**DONNÉES FOURNIES**
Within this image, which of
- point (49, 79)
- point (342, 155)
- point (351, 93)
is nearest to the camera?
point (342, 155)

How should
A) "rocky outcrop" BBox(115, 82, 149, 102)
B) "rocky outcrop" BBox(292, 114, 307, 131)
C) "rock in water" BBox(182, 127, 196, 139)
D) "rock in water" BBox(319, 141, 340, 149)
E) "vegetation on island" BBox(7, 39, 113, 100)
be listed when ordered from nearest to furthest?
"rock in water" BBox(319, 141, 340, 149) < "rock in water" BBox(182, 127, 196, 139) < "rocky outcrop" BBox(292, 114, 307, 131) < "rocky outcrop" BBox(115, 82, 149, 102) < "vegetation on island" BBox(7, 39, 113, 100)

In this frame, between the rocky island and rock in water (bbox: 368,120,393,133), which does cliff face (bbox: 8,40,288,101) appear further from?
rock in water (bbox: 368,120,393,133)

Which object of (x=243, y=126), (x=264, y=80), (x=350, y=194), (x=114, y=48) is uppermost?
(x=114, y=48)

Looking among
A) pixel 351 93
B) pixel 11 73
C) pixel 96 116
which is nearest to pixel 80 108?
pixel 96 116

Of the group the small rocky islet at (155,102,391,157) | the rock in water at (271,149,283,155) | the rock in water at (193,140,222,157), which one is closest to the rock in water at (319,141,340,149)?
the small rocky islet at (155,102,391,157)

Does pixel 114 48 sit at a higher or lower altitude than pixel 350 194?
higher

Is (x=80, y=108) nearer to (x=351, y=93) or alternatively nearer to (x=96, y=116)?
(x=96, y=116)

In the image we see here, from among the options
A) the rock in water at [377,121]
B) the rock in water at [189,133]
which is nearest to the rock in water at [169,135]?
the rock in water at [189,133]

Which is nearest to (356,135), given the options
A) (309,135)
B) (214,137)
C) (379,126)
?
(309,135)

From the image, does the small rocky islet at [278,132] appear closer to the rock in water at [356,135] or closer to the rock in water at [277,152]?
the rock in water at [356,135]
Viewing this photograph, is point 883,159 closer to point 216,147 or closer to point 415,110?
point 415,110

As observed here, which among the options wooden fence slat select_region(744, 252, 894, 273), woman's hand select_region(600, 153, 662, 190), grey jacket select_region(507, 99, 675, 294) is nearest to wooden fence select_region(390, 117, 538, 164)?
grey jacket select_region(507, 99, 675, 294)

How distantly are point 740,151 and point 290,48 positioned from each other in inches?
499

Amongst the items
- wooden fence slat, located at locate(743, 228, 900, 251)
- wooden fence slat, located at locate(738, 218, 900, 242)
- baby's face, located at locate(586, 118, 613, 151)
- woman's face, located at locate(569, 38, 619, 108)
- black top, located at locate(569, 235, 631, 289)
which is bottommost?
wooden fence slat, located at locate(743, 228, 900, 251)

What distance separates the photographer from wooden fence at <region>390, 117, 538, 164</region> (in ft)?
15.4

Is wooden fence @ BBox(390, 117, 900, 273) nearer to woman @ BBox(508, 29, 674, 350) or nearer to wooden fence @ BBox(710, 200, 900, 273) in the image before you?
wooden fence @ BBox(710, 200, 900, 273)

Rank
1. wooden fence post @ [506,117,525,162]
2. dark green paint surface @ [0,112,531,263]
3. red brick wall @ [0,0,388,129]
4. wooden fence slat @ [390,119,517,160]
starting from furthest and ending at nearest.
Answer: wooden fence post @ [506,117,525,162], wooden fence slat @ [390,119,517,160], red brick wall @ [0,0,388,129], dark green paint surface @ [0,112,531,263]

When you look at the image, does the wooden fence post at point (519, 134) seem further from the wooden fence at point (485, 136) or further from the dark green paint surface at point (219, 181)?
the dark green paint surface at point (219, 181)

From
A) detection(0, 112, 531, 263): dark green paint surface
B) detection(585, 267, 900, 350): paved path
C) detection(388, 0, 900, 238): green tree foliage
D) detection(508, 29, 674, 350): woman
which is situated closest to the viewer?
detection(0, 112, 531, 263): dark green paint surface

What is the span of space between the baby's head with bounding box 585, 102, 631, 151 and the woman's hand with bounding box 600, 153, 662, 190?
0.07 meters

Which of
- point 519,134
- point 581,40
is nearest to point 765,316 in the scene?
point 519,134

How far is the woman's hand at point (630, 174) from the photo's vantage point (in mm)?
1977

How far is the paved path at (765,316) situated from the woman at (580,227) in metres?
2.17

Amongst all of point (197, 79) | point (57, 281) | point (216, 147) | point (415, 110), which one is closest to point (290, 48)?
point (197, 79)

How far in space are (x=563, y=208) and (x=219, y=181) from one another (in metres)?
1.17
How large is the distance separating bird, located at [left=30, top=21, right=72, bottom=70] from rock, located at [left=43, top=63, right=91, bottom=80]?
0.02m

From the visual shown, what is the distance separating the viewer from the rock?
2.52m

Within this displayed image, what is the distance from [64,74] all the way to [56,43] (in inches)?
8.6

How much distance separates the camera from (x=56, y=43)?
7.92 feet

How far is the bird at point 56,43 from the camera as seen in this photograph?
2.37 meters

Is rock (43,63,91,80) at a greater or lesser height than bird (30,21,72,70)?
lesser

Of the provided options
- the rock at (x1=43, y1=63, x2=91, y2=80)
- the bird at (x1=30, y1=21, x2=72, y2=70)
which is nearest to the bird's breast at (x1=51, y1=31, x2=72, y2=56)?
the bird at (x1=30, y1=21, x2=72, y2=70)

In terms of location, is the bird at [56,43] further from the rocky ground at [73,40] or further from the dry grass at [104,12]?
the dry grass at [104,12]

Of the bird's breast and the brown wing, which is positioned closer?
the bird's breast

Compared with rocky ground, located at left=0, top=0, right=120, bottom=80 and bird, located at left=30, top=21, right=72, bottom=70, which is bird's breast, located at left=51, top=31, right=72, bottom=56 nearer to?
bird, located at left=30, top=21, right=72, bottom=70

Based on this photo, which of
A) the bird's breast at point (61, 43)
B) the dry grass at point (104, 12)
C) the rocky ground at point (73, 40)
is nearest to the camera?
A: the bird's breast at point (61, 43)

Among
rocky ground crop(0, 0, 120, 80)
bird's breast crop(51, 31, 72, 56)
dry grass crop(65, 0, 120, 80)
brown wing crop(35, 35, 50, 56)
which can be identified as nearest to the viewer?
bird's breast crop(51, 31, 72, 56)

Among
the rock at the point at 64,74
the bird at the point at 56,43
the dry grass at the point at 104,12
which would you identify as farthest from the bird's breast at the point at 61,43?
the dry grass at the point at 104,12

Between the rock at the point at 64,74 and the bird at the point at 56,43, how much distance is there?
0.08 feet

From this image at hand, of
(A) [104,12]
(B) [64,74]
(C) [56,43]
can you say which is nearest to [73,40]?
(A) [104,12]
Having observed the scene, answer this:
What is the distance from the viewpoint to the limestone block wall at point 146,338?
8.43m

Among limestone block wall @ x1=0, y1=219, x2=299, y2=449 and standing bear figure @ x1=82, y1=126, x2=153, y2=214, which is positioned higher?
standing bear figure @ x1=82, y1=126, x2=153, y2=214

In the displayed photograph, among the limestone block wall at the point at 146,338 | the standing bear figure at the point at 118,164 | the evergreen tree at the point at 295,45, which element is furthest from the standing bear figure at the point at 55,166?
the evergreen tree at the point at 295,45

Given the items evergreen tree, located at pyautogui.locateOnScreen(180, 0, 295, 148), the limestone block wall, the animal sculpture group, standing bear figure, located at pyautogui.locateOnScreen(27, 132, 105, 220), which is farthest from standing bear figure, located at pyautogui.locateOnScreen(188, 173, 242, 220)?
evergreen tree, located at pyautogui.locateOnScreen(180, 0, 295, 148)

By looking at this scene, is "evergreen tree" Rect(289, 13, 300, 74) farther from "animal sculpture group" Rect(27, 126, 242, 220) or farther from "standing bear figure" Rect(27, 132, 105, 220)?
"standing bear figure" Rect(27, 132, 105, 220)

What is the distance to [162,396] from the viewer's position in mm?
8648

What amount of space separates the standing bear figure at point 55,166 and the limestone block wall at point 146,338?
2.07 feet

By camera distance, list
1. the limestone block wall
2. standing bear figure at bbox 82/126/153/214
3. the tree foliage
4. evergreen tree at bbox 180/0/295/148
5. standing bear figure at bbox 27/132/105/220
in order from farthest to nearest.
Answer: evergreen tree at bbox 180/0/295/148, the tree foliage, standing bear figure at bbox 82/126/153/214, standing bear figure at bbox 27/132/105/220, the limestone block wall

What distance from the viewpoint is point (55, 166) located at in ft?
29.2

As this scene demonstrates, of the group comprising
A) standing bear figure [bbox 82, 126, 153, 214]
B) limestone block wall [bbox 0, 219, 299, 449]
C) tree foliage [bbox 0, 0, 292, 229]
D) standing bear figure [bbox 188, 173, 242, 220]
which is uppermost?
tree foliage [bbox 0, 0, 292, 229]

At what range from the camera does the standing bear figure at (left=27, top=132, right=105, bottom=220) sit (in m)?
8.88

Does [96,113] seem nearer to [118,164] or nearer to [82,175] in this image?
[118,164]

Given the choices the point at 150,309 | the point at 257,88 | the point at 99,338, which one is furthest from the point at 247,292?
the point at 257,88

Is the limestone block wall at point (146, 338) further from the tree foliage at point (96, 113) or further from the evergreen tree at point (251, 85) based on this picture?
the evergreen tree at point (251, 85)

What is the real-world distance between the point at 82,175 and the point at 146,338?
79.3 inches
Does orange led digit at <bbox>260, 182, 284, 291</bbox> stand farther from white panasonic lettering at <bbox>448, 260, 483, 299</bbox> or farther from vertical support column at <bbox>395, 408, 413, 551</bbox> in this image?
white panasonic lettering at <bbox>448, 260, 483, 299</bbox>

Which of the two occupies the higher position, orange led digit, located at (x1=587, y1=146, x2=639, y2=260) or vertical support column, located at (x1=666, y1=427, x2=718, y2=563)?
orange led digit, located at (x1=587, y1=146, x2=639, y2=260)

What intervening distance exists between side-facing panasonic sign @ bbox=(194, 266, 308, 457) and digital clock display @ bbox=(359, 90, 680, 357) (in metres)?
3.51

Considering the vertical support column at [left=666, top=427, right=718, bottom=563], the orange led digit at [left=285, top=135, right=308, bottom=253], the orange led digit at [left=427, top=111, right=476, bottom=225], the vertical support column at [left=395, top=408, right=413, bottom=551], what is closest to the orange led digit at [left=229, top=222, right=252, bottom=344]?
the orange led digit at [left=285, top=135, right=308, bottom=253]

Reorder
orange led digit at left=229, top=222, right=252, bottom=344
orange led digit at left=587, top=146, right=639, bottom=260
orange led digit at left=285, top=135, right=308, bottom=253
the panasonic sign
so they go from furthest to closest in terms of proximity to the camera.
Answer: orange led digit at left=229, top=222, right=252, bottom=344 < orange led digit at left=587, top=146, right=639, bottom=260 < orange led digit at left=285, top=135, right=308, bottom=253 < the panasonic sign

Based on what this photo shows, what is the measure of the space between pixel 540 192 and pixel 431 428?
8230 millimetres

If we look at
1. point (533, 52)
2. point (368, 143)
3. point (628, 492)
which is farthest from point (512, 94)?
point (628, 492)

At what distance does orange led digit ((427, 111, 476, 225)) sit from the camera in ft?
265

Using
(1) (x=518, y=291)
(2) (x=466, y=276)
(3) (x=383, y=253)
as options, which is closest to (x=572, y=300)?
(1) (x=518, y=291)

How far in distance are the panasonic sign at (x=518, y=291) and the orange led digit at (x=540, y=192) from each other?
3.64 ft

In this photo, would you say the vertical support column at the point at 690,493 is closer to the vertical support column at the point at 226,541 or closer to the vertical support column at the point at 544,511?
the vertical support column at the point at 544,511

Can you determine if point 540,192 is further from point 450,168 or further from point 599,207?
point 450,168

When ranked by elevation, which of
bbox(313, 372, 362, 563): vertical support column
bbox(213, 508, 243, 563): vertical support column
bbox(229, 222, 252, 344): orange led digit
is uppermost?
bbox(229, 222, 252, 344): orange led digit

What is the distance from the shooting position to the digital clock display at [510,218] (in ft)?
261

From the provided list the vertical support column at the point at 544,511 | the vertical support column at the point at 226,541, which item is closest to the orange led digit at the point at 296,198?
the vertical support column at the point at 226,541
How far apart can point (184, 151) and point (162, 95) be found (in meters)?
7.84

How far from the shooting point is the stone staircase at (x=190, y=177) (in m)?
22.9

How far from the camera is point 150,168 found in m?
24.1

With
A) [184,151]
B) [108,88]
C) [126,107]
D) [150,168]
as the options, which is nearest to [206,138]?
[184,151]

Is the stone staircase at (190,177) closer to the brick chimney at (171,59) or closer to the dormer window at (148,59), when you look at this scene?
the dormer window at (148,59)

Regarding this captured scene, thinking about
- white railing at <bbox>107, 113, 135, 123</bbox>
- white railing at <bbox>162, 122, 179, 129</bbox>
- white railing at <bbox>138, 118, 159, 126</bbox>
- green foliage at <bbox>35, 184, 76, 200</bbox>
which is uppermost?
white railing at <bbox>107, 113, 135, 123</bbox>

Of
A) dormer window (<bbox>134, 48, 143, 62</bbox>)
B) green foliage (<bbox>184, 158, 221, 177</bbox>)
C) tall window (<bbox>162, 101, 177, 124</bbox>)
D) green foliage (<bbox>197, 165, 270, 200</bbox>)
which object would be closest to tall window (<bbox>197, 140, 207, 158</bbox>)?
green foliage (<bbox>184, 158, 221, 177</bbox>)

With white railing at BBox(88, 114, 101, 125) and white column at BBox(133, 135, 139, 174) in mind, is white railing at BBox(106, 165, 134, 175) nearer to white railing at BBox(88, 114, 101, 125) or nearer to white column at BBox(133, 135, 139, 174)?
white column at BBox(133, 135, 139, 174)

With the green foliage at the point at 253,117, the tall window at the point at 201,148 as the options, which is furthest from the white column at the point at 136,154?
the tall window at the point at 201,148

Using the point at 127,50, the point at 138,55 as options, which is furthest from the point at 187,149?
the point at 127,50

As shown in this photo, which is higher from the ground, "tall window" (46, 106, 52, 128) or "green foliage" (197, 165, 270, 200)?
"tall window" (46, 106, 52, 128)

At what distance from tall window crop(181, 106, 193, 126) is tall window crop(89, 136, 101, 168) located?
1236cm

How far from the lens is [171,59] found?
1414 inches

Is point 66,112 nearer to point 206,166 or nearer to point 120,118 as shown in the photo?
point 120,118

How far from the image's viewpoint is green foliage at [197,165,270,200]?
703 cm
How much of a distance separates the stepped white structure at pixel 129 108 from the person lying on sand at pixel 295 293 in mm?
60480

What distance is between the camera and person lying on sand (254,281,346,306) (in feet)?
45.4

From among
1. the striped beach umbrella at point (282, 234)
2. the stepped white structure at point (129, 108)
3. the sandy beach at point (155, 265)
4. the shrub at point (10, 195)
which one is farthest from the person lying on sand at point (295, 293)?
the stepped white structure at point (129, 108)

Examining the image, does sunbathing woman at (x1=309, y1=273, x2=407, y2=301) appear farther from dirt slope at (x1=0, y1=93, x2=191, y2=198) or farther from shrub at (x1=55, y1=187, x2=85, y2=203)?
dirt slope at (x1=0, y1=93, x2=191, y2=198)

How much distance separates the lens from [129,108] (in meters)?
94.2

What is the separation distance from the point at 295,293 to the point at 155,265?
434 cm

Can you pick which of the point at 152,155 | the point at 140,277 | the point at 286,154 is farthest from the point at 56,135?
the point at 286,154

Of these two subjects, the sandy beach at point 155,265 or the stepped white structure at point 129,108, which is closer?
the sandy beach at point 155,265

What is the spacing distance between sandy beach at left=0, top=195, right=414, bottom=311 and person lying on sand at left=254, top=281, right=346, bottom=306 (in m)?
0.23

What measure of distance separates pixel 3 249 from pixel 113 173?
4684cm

**OBJECTIF**
Recopiez à l'identique les lignes des données, depuis le début de celles-ci jusqu'à la ligne contenant « 340, 149) < », cette dernière incluse.

**RÉSULTAT FINAL**
Within this image, which of
- point (49, 79)
- point (342, 155)
- point (351, 93)
is nearest to the camera?
point (342, 155)

How should
A) "rocky outcrop" BBox(115, 82, 149, 102)
B) "rocky outcrop" BBox(292, 114, 307, 131)
C) "rock in water" BBox(182, 127, 196, 139)
D) "rock in water" BBox(319, 141, 340, 149)
E) "vegetation on island" BBox(7, 39, 113, 100)
be listed when ordered from nearest to furthest?
"rock in water" BBox(319, 141, 340, 149) < "rock in water" BBox(182, 127, 196, 139) < "rocky outcrop" BBox(292, 114, 307, 131) < "rocky outcrop" BBox(115, 82, 149, 102) < "vegetation on island" BBox(7, 39, 113, 100)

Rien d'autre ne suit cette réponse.